[EXCERPT Boundary: Start]

Cracked Orlando

The Juilliard School
Center for Innovation in the Arts

Edward Bilous, Director

presents  

Cracked Orlando

dramma per multimedia e fractals By Jonathan Dawe

Libretto by Terry Marks-Tarlow and Grazio Braccioli (1727)
Ryan McAdams, Conductor
Edward Bilous, Director

About Cracked Orlando 

The Center for Innovation in the Arts provides Juilliard students, faculty, and alumni with opportunities to develop innovative performance technology, collaborate across disciplines, and work on projects that push the boundaries of traditional performing arts experiences. When composer Jonathan Dawe approached me about his Baroque-inspired chamber opera, Cracked Orlando, I realized it was a perfect project for the center to present.

Although the opera had its premiere in 2010, Dawe says that this work, from its inception, involved elaborate visual extra-musical dimensions. It was his dream to re-create, in the 21st century, a dramatic experience that would parallel (or exceed) the awe and wonder that early 18th-century stagecraft must have inspired in its own time.

The story of Cracked Orlando takes place on an enchanted island conjured by the sorceress Alcina. This became our starting point. The notion of fractals (geometric patterns that endlessly repeat, nested within or growing upon themselves, like snowflakes or the complex shapes of clouds) informed this production on every level.

Dance ballets involving sea tritons and deep cave-dwelling demons were choreographed and filmed in the fall. Their images are projected in cubist style and also controlled and fractalized in real time as the performance unfolds. Images of landscapes with lush to harsh terrains are also boldly involved in ways that, upon progressive magnification, reveal entirely new textures, new shapes, and new worlds.

Perhaps our most ambitious deed is the presentation of Alcina herself. During the performance her role is sung in real time in a place other than the theater. Although she is somewhere in the Juilliard building, her images, movement, and body are being captured and re-created on the stage as an interactive avatar. In the operatic world this technology is unprecedented. The notion of roles that can be performed in an intimate ensemble while actually being in physically different locations, perhaps in different countries halfway around the world, is a trailblazing feat with exciting implications.

[EXCERPT Boundary: End]

■ TASK BRIEF: Please continue the program note on Cracked Orlando, picking up after its final sentence. The material that follows is not needed for anything here.

[EXTRACTED INFORMATION Boundary: Start]

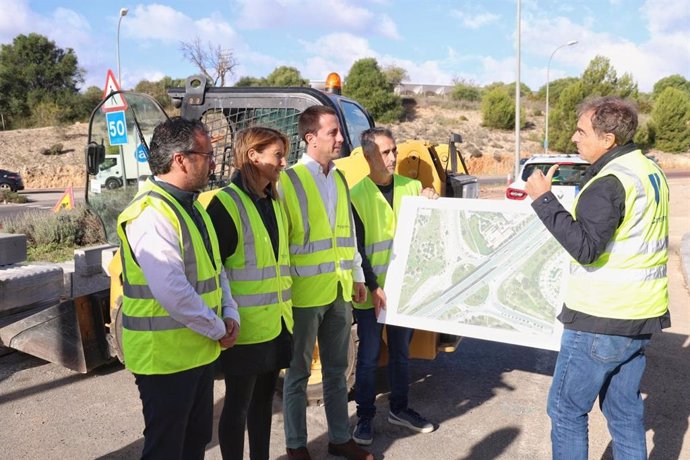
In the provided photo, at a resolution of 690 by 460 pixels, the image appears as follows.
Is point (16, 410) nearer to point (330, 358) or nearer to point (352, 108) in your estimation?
point (330, 358)

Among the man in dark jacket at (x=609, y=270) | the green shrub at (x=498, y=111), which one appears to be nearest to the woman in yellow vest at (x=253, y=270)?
the man in dark jacket at (x=609, y=270)

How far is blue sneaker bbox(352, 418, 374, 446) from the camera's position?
374 cm

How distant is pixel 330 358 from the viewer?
341cm

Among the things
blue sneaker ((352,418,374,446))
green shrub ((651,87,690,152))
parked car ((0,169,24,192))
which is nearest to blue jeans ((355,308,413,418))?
blue sneaker ((352,418,374,446))

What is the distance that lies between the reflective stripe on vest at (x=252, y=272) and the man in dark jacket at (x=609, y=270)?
1.25 m

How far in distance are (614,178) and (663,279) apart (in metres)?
0.57

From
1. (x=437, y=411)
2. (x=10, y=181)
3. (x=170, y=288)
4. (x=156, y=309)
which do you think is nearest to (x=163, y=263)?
(x=170, y=288)

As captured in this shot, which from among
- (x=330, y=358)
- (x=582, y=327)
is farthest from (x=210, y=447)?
(x=582, y=327)

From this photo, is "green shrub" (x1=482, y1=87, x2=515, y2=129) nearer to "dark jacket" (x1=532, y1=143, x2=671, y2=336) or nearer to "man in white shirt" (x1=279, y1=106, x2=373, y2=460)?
"man in white shirt" (x1=279, y1=106, x2=373, y2=460)

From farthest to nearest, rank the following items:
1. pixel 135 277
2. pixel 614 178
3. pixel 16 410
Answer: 1. pixel 16 410
2. pixel 614 178
3. pixel 135 277

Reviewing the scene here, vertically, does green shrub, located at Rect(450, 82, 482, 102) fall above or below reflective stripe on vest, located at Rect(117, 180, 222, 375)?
above

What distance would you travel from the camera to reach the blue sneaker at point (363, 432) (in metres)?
3.74

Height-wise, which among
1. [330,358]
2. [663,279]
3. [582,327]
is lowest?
[330,358]

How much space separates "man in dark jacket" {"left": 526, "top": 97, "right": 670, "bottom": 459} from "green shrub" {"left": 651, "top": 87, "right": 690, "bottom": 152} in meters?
51.8
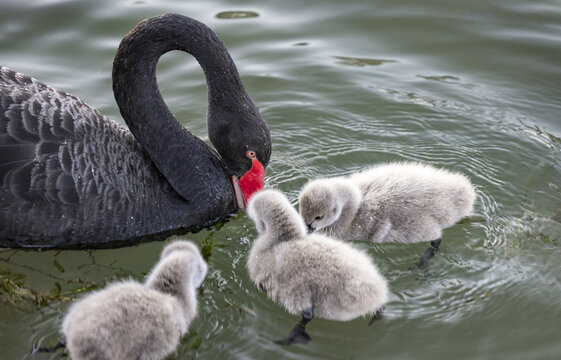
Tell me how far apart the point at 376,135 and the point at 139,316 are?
2.74 metres

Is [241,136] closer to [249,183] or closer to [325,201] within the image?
[249,183]

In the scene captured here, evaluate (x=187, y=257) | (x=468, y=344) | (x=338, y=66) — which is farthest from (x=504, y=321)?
(x=338, y=66)

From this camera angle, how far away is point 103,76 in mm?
6020

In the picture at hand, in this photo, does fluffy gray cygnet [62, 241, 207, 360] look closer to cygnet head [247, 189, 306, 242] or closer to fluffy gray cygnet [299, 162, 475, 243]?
cygnet head [247, 189, 306, 242]

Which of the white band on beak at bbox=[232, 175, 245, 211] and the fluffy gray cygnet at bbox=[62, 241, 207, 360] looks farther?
the white band on beak at bbox=[232, 175, 245, 211]

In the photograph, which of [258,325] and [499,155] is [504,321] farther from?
[499,155]

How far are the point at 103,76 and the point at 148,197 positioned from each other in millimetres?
2479

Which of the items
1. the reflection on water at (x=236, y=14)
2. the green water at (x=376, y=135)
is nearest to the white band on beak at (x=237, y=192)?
the green water at (x=376, y=135)

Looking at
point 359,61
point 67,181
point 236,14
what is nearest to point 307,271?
point 67,181

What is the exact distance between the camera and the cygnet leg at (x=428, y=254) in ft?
11.8

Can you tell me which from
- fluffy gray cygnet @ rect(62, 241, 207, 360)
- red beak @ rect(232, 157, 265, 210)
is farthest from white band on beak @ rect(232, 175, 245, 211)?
fluffy gray cygnet @ rect(62, 241, 207, 360)

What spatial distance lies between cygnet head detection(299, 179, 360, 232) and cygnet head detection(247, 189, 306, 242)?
17 cm

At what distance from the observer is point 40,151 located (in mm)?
3631

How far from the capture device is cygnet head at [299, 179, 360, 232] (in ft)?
11.5
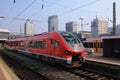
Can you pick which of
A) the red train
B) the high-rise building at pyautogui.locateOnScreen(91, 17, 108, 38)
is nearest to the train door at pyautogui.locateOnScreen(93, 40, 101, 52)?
the red train

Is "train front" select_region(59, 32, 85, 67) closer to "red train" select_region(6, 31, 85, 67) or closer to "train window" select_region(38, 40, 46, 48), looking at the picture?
"red train" select_region(6, 31, 85, 67)

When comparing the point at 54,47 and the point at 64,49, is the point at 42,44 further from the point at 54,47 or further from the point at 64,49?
the point at 64,49

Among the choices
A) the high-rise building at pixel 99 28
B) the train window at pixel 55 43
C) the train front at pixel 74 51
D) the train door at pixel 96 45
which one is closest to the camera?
the train front at pixel 74 51

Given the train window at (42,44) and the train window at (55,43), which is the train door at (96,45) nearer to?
the train window at (42,44)

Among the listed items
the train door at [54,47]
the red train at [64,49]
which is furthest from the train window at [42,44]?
the train door at [54,47]

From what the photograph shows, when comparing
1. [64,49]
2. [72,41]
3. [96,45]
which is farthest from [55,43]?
[96,45]

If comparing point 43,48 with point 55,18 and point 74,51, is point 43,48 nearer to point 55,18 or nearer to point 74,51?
point 74,51

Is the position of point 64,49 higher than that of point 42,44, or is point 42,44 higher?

[EXTRACTED INFORMATION Boundary: End]

■ ANSWER SECTION:
From a purely musical perspective, Cracked Orlando is a mercurial and complex work, demanding for both vocalists and orchestra. The ornate lyricism and rhythmic propulsion are reminiscent of Baroque music. Dawe’s masterful melodic and rhythmic counterpoint sets the stage for a story that takes place across time and in different dimensions. Much of the original source material comes from Vivaldi, and also from Handel and Porpora. Dawe uses compositional workings based upon fractal geometry. Applied to these borrowed Baroque passages, the original affects of these ancient artifacts are grown, and, in the end, made modern and more meaningful. For this opera the composer engaged the West Coast psychologist Terry Marks-Tarlow, who incorporates fractals into her work as a therapist, to create a significant English-language portion for the libretto. For this she engaged the fractal notion of emotional states that grow throughout the opera based on a Fibonacci series (a sequence of numbers that reveal intriguing mathematical patterns that grow endlessly toward infinity). Through these processes, the asides grow larger and larger until the emotional dimension of the work turns inside-out and, in the end, consumes the opera.